課題: 下の合意についての記事から、「一方、同じ言葉に同意をする直」に始まり「ではないか、ということです。」に終わる部分を、両端の語句も含めて一字も変えずに書き写してください。

**** 記事 ****

一方、同じ言葉に同意をする直美さんも、腹の底では全く違う期待をしています。「夫が悪いところを直し、自分が夫を信頼できるようにしてほしい」ということです。最初の智則さんの発言は言葉の上だけだったら合意できる内容かもしれませんが、腹の底の話は合意できるはずがありません。

■「合意すればうまくいく」はファンタジー

 誤解しないでいただきたいのは、「腹の底」にあるそれぞれの思いが悪いと言っているのではありません。それが現実なら、そういう考え方や期待のギャップがある現実をスタートラインにしてしか建設的な話はできないのではないか、ということです。

 世の中には、話し合いは「合意」がゴールだという暗黙の了解があります。それはおおむね最もなことではありますが、それが行き過ぎた結果、「合意」ができればうまくいく、というファンタジーがはびこっています。だから、人はどうしても合意して一件落着、としたくなります。わざわざ事を荒立てるような、合意から遠ざかるようなことを持ち出さなくても、と思うのは自然なことです。

**** データ欄 ****

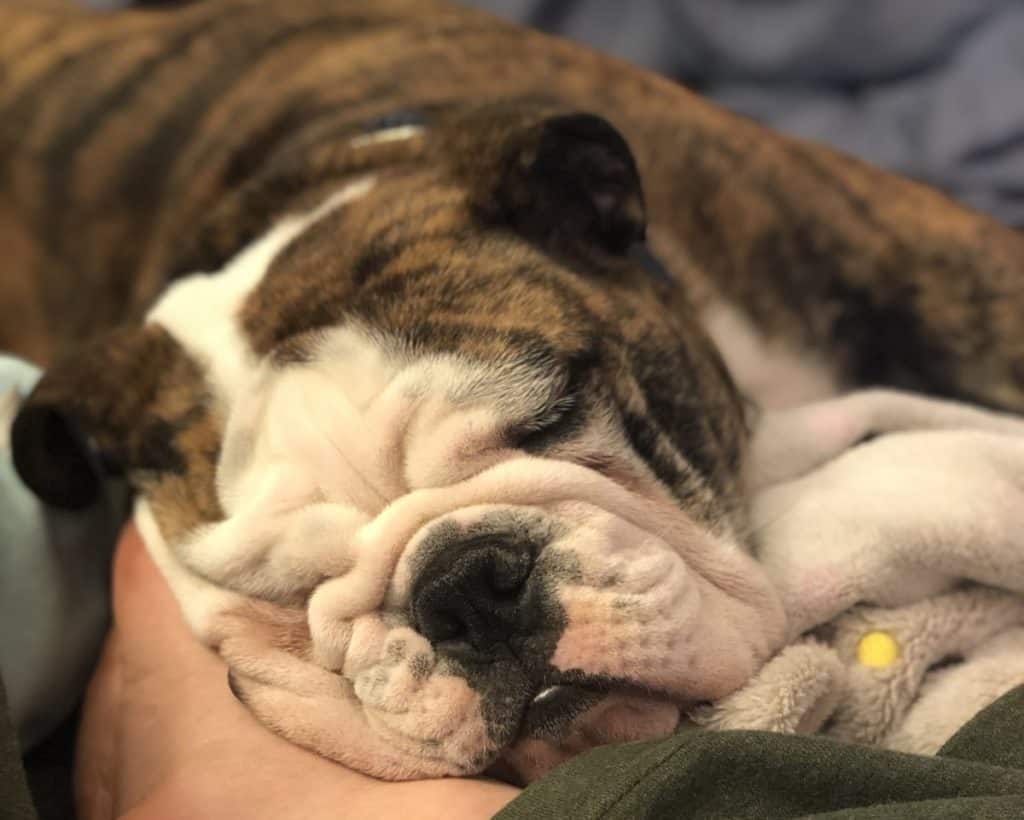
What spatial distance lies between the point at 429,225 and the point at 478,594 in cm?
45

****

結果:
一方、同じ言葉に同意をする直美さんも、腹の底では全く違う期待をしています。「夫が悪いところを直し、自分が夫を信頼できるようにしてほしい」ということです。最初の智則さんの発言は言葉の上だけだったら合意できる内容かもしれませんが、腹の底の話は合意できるはずがありません。

■「合意すればうまくいく」はファンタジー

 誤解しないでいただきたいのは、「腹の底」にあるそれぞれの思いが悪いと言っているのではありません。それが現実なら、そういう考え方や期待のギャップがある現実をスタートラインにしてしか建設的な話はできないのではないか、ということです。